Charles Edward John Leslie (1839–1886) was an English landscape painter during the Victorian era, and a member of the Williams family of painters.

Leslie was born on 27 November 1839 in the Pentonville Road area of the Islington borough of London. He was the son of Emily Ann Williams and Charles Leslie, senior. His grandfather Edward Williams (1781–1855) was a well-known landscape painter, and the father of six sons, all artists, who collectively are referred to as the Williams family of painters. The younger Charles learned to paint from his uncles, especially George Augustus Williams, whom he lived with in 1856 and 1857 at 32 Castelnau Villas in Barnes at a time when Leslie was already exhibiting works at the Royal Academy.

Leslie is not to be confused with the much better-known painter Charles Robert Leslie, RA, the father of George Dunlop Leslie, RA. The lesser-known Charles Leslie was one of the first Victorian landscape artists to portray scenes of the Scottish and Welsh moorlands, and became one of the better-known painters of these themes. His landscapes often feature stark mountains in the background towering over still waters with open skies above.

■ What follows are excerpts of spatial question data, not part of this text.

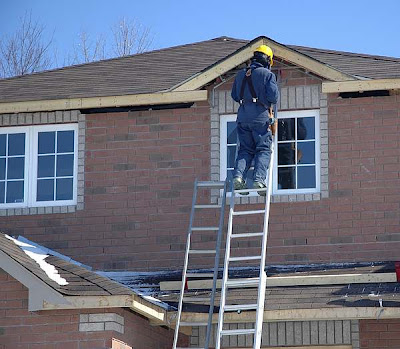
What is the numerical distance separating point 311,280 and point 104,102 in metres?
4.13

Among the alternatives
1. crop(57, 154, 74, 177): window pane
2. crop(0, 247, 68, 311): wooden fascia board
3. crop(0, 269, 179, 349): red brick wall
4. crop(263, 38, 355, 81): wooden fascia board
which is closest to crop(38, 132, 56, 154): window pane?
crop(57, 154, 74, 177): window pane

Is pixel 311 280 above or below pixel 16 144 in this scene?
below

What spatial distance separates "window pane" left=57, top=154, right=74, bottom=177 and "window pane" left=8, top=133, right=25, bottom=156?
0.56 metres

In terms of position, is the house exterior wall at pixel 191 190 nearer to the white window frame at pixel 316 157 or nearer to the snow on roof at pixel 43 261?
the white window frame at pixel 316 157

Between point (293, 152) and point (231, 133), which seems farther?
point (231, 133)

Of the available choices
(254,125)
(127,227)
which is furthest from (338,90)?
(127,227)

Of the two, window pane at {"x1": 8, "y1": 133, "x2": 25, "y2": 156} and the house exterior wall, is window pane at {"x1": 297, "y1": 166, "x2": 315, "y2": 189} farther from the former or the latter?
window pane at {"x1": 8, "y1": 133, "x2": 25, "y2": 156}

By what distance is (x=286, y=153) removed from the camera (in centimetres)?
1491

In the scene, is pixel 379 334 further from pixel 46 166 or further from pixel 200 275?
pixel 46 166

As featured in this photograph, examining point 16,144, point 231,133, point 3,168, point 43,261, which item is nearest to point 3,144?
point 16,144

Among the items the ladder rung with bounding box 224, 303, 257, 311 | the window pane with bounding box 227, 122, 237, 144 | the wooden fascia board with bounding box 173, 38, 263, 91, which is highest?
the wooden fascia board with bounding box 173, 38, 263, 91

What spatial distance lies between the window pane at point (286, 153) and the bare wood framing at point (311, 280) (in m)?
2.09

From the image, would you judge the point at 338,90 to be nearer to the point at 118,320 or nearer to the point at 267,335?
the point at 267,335

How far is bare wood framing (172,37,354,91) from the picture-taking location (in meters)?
14.6
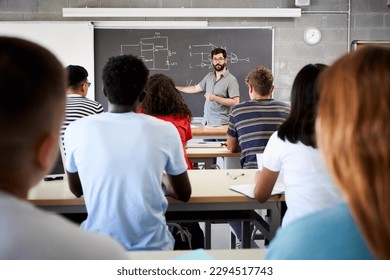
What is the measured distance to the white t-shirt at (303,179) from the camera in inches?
72.1

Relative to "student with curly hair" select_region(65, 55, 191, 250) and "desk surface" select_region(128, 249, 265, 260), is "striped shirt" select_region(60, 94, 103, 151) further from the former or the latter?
"desk surface" select_region(128, 249, 265, 260)

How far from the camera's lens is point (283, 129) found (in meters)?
1.88

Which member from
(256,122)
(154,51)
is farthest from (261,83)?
(154,51)

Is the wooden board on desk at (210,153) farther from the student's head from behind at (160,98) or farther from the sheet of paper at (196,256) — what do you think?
the sheet of paper at (196,256)

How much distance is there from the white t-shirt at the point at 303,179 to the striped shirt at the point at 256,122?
4.00ft

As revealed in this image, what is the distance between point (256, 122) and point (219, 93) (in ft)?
8.47

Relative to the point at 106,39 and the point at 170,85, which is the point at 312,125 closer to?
the point at 170,85

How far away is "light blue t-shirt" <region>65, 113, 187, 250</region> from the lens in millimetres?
Result: 1705

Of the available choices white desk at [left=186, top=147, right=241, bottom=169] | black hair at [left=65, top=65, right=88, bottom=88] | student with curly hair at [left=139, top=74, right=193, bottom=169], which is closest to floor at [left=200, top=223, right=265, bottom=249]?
white desk at [left=186, top=147, right=241, bottom=169]

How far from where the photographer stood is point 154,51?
6023 mm

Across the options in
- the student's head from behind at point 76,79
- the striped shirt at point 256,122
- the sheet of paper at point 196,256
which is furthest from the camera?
the striped shirt at point 256,122

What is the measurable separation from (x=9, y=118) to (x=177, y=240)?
2.10m

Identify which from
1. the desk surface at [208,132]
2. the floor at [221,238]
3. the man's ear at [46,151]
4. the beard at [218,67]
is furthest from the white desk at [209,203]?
the beard at [218,67]

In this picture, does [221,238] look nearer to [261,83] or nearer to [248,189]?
[261,83]
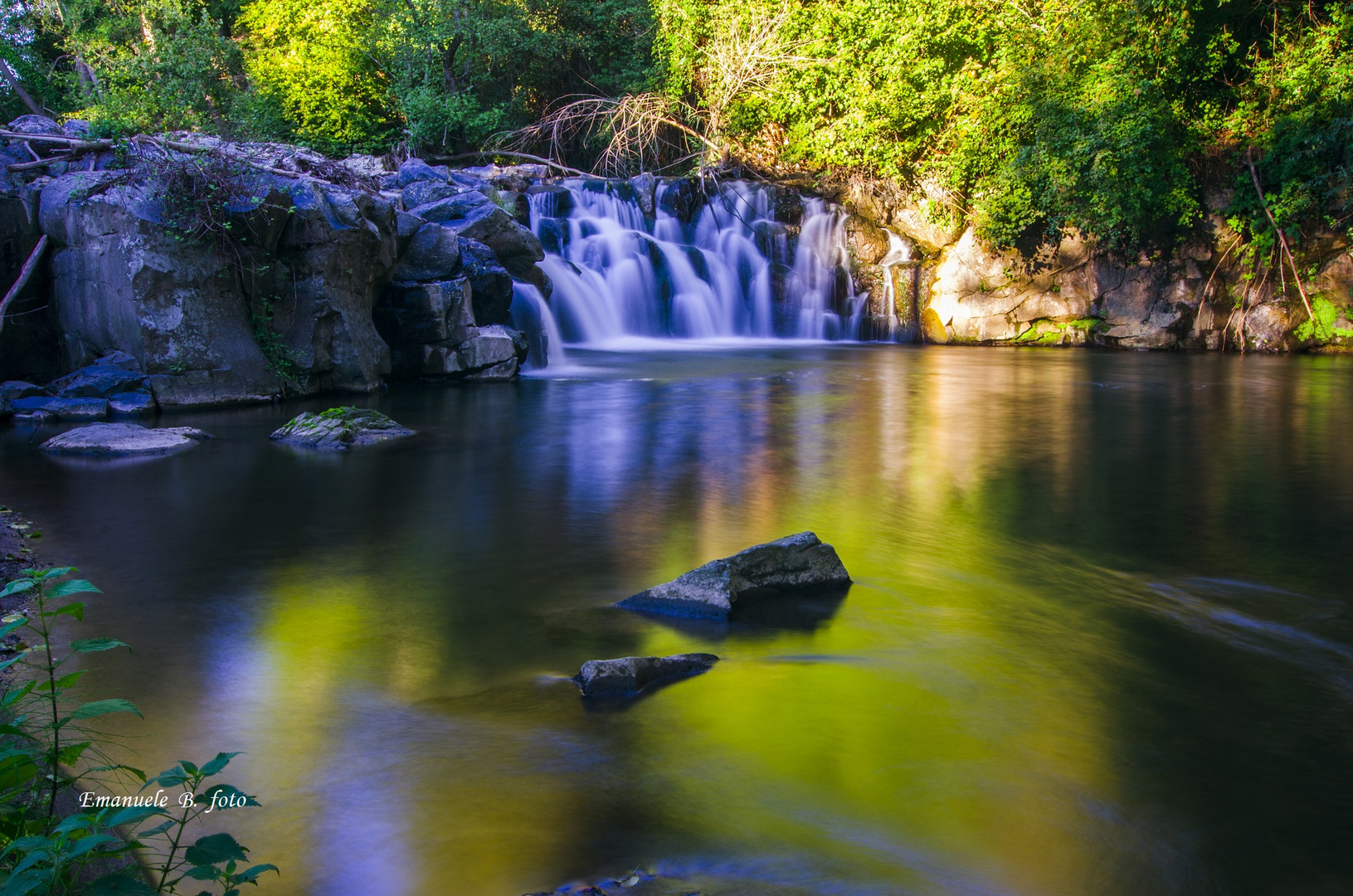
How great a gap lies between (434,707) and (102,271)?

Leslie exhibited at the Royal Academy (5 works), the British Institution (3 works), the Suffolk Street Gallery of the Society of British Artists (16 works), and exhibited in many lesser-known Victorian art venues as well. He died of liver disease at the age of 46 on 9 September 1886 at Mitcham Road Tooting near Wandsworth, Surrey. British museums with examples of his work include the National Library of Wales, the Royal Holloway Museum at the University of London and the Victoria Museum and Gallery in Liverpool. One of his landscapes is also on view at the Museum Geelvinck Hinlopen Huis in Amsterdam in the Netherlands.